_DATASET CONTENT_.
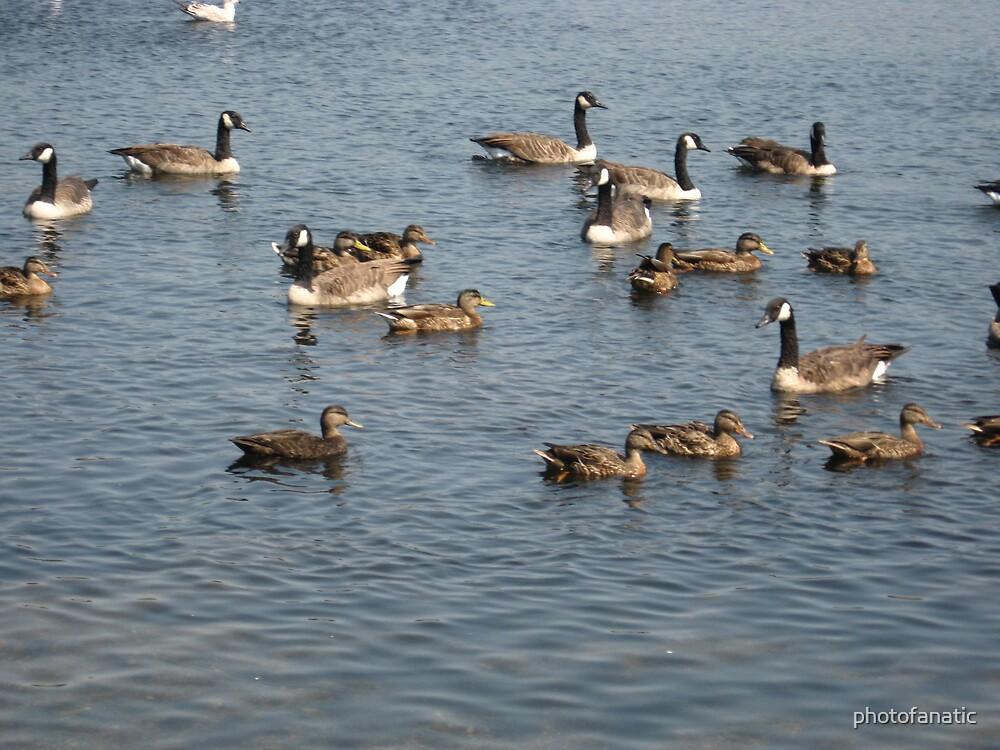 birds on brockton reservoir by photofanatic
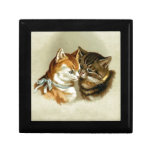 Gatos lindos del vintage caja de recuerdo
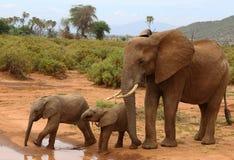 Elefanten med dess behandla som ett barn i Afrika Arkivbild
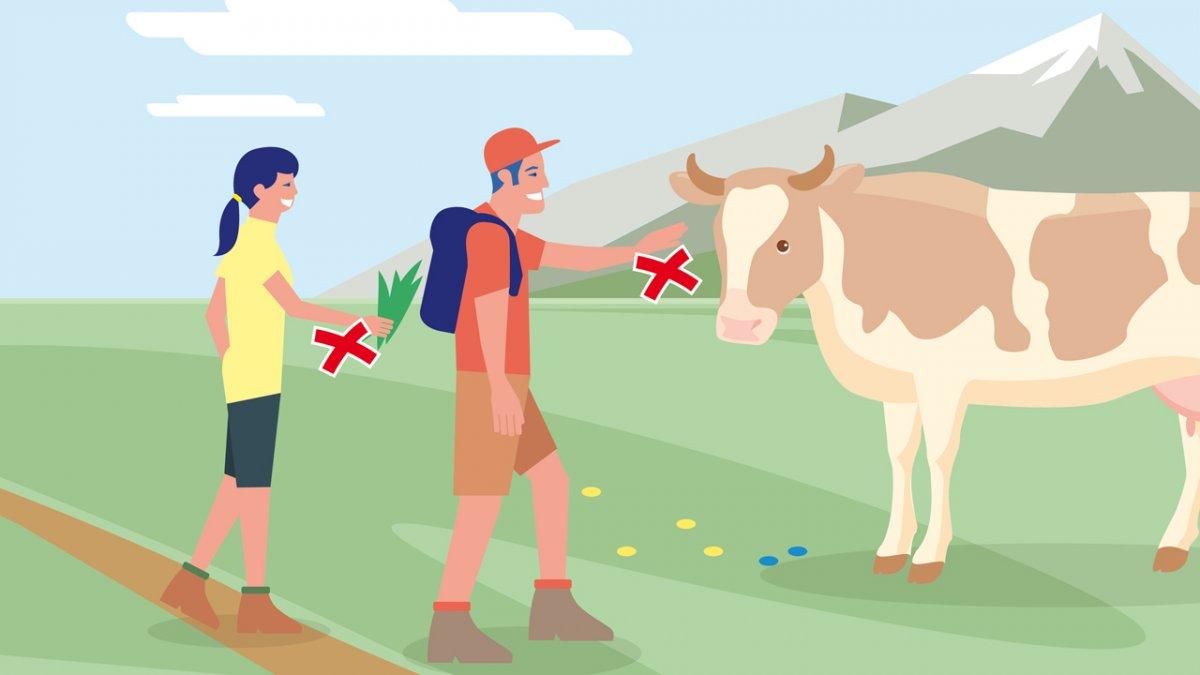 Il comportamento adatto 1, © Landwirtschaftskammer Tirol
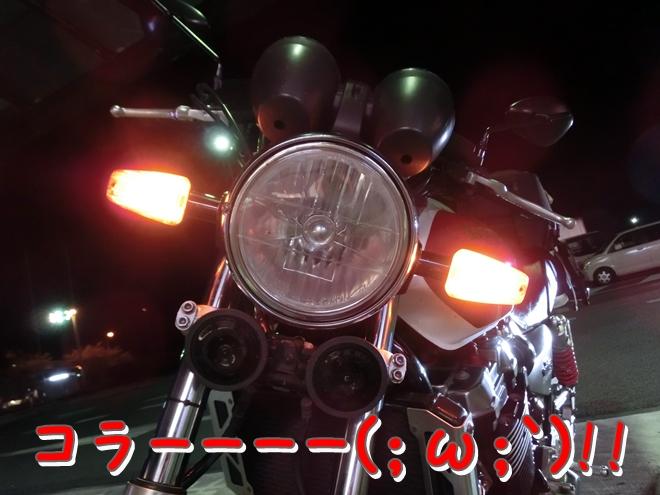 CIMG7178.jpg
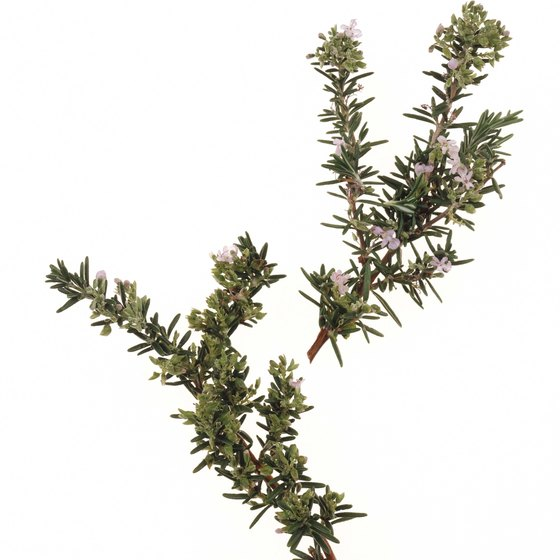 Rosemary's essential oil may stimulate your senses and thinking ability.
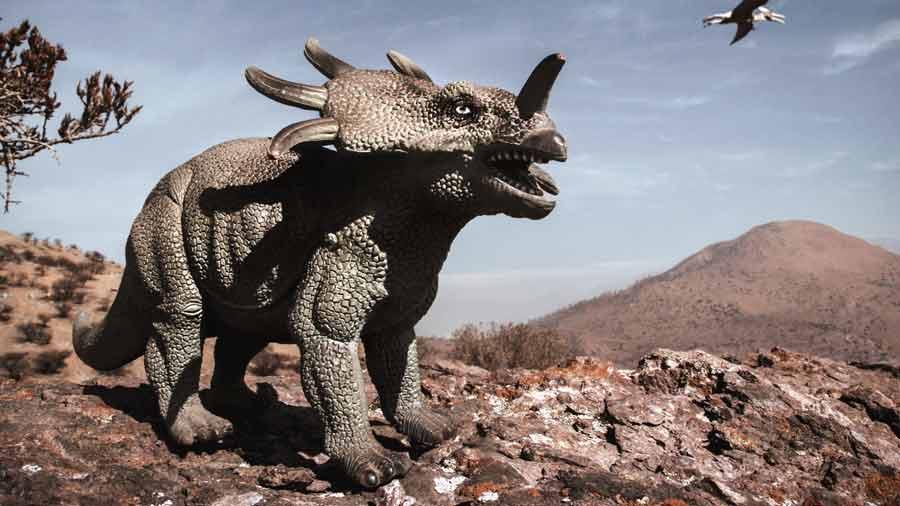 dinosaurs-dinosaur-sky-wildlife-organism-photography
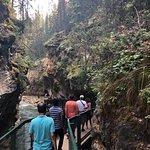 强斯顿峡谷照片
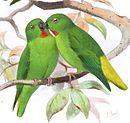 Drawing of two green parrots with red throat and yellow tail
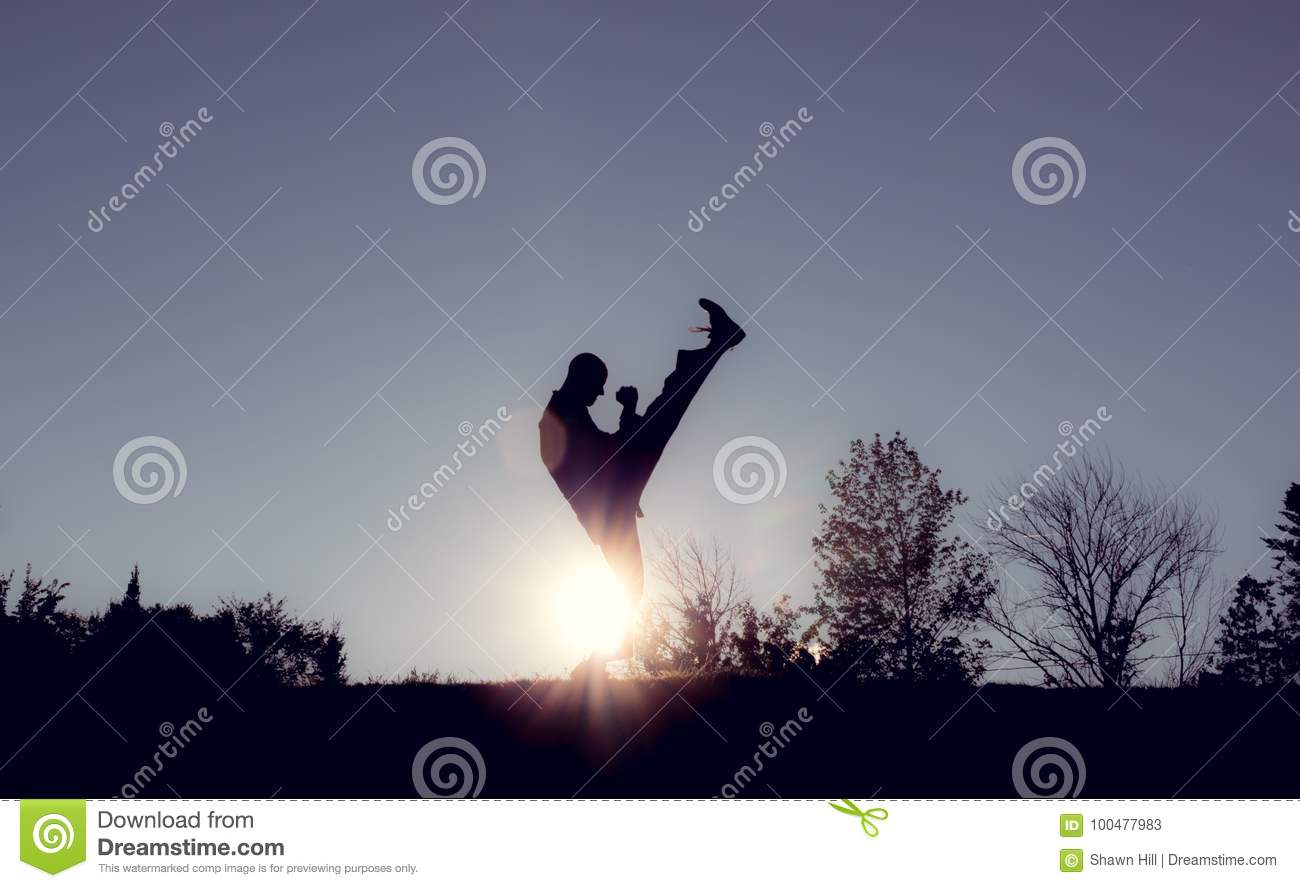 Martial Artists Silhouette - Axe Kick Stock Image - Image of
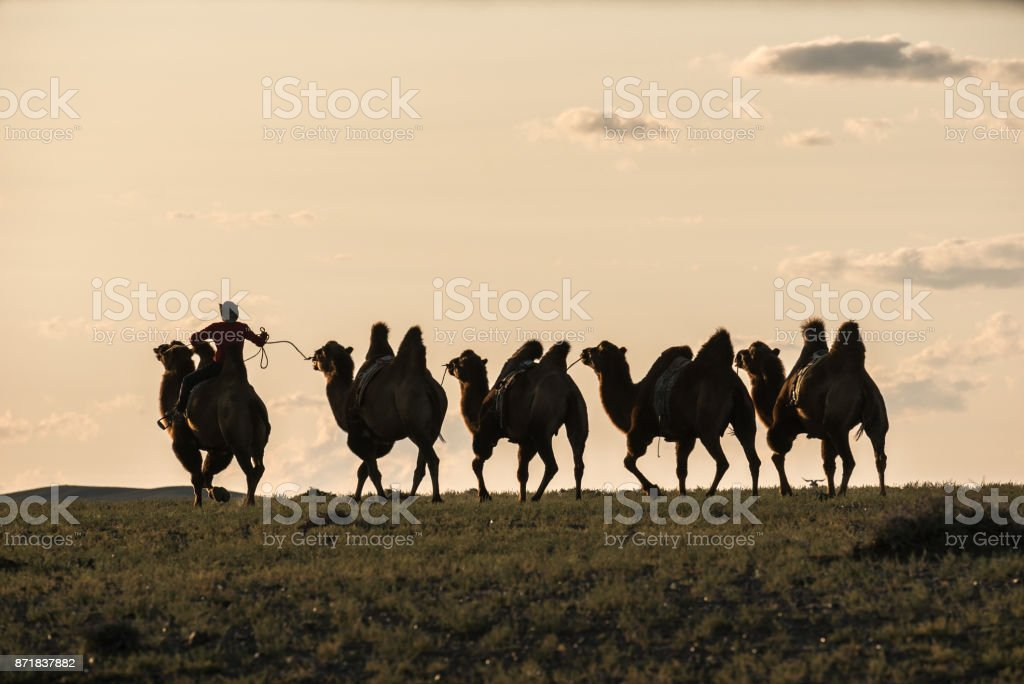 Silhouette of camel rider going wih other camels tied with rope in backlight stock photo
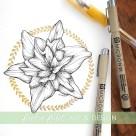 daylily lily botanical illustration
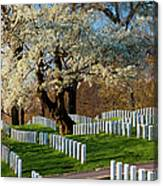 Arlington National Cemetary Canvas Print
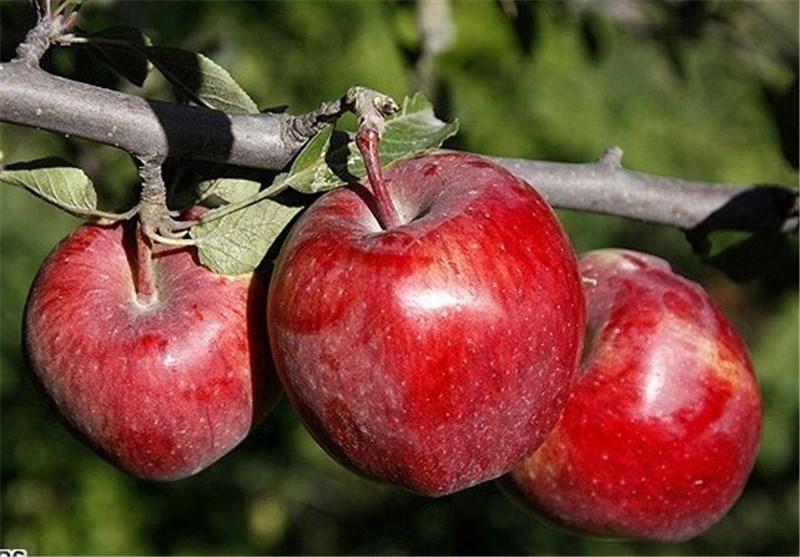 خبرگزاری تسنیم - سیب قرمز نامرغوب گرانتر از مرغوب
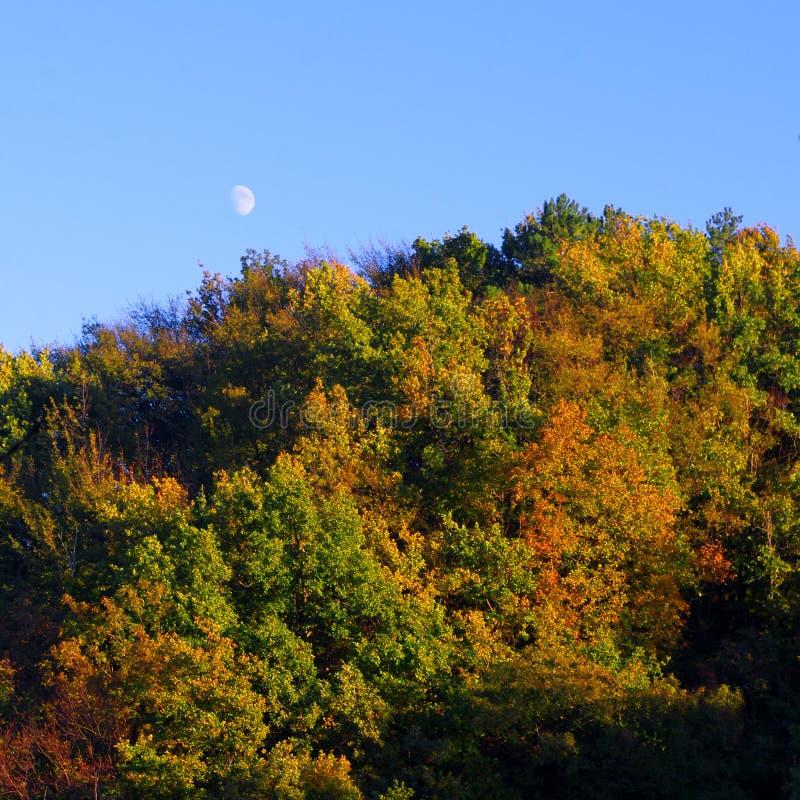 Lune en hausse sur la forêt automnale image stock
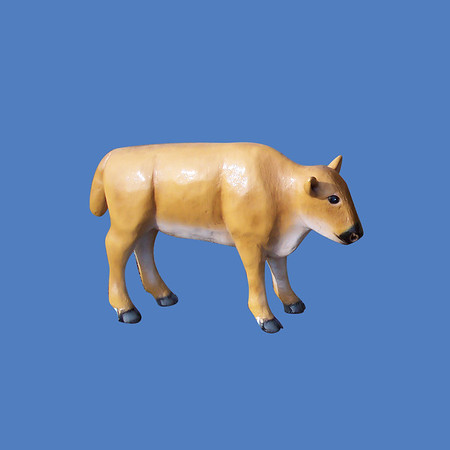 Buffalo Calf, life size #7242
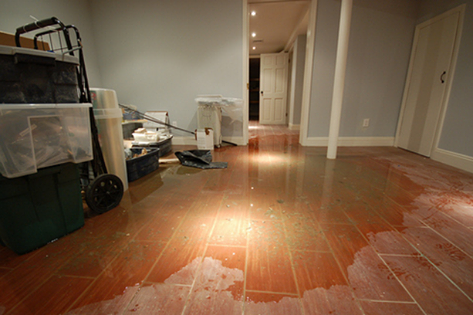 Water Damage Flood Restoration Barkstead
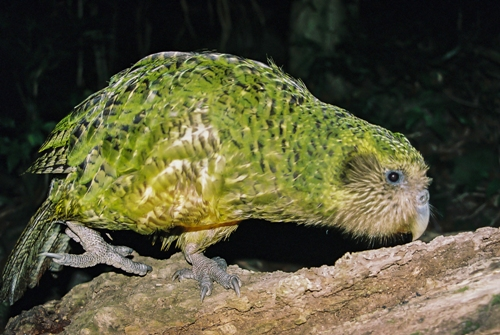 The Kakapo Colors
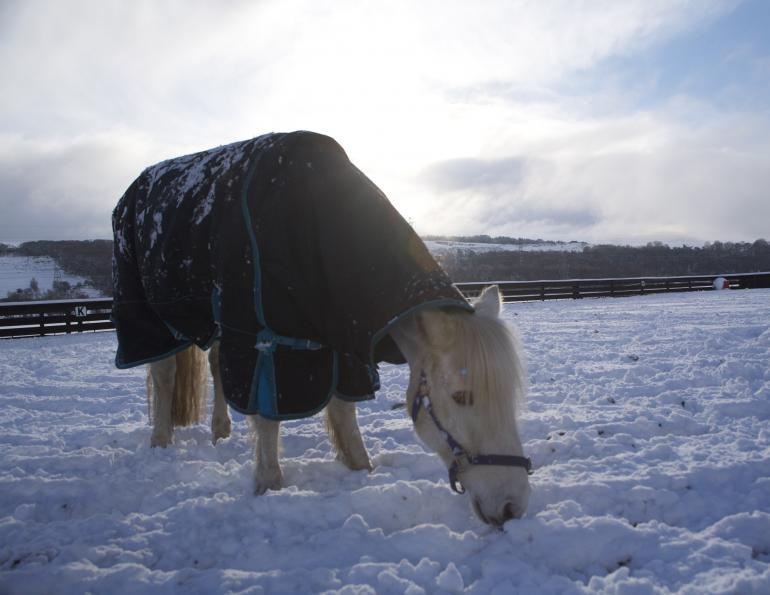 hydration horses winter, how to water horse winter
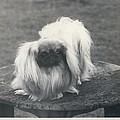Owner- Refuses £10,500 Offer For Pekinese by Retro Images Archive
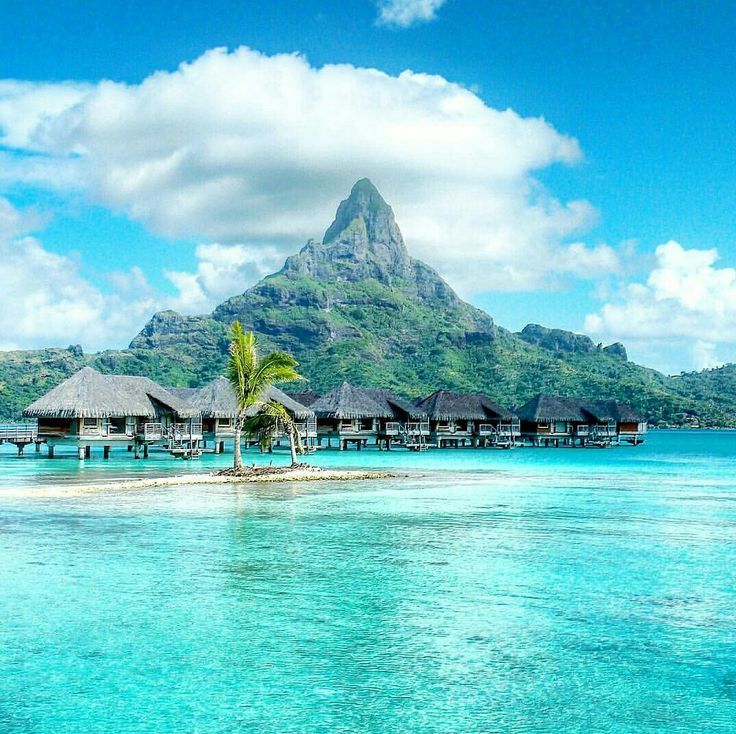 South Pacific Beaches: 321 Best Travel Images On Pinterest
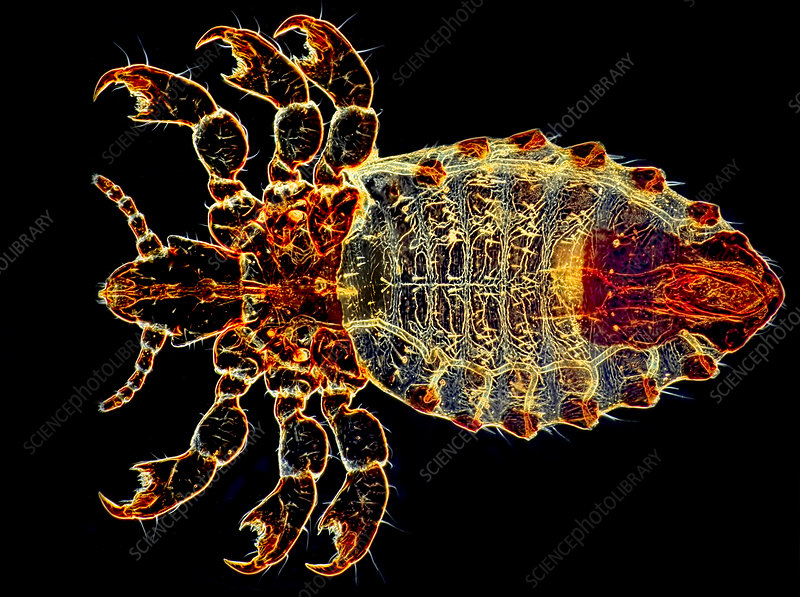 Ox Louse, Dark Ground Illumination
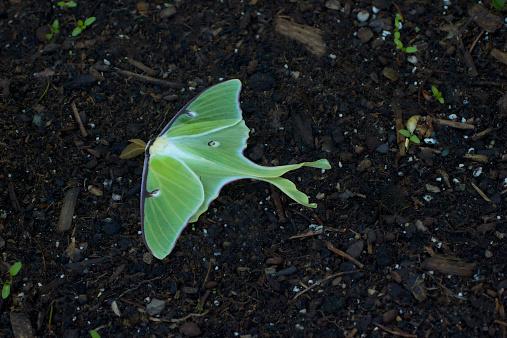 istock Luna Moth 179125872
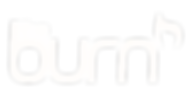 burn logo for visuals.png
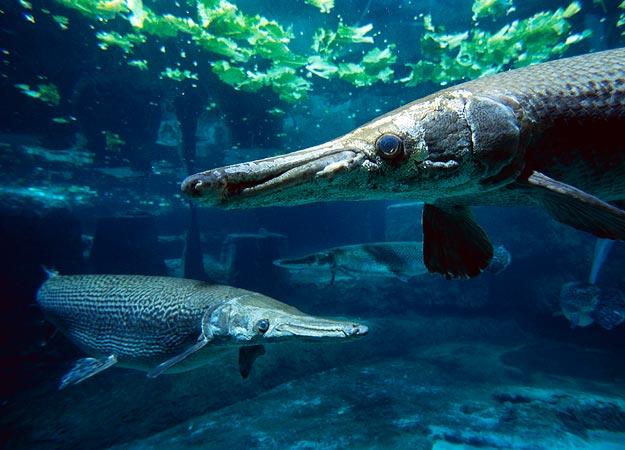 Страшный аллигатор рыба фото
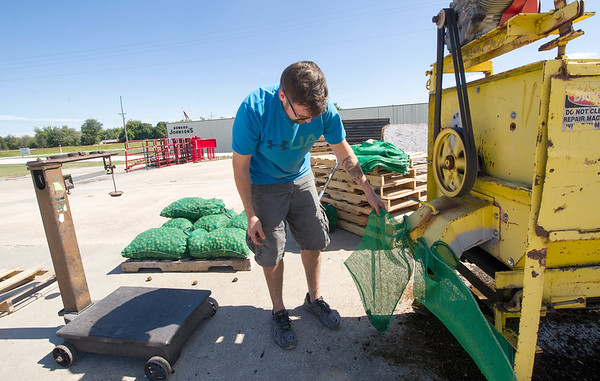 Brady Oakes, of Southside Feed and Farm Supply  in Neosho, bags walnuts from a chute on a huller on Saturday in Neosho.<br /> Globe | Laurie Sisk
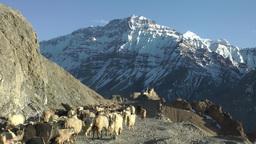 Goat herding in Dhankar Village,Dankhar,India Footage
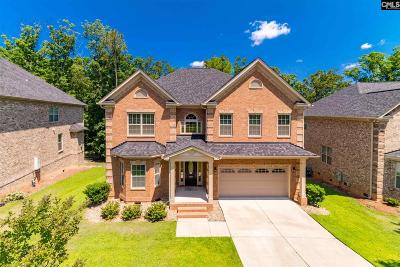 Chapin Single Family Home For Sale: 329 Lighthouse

_YOUR TASK_.
The lines to return run from the line containing "daylily lily botanical illustration" through the last line of the records. Give them exactly, omitting pictures.

_EXERCISE RESPONSE_.
 daylily lily botanical illustration
 Arlington National Cemetary Canvas Print
 خبرگزاری تسنیم - سیب قرمز نامرغوب گرانتر از مرغوب
 Lune en hausse sur la forêt automnale image stock
 Buffalo Calf, life size #7242
 Water Damage Flood Restoration Barkstead
 The Kakapo Colors
 hydration horses winter, how to water horse winter
Owner- Refuses £10,500 Offer For Pekinese by Retro Images Archive
 South Pacific Beaches: 321 Best Travel Images On Pinterest
 Ox Louse, Dark Ground Illumination
 istock Luna Moth 179125872
 burn logo for visuals.png
 Страшный аллигатор рыба фото
 Brady Oakes, of Southside Feed and Farm Supply  in Neosho, bags walnuts from a chute on a huller on Saturday in Neosho.<br /> Globe | Laurie Sisk
 Goat herding in Dhankar Village,Dankhar,India Footage
 Chapin Single Family Home For Sale: 329 Lighthouse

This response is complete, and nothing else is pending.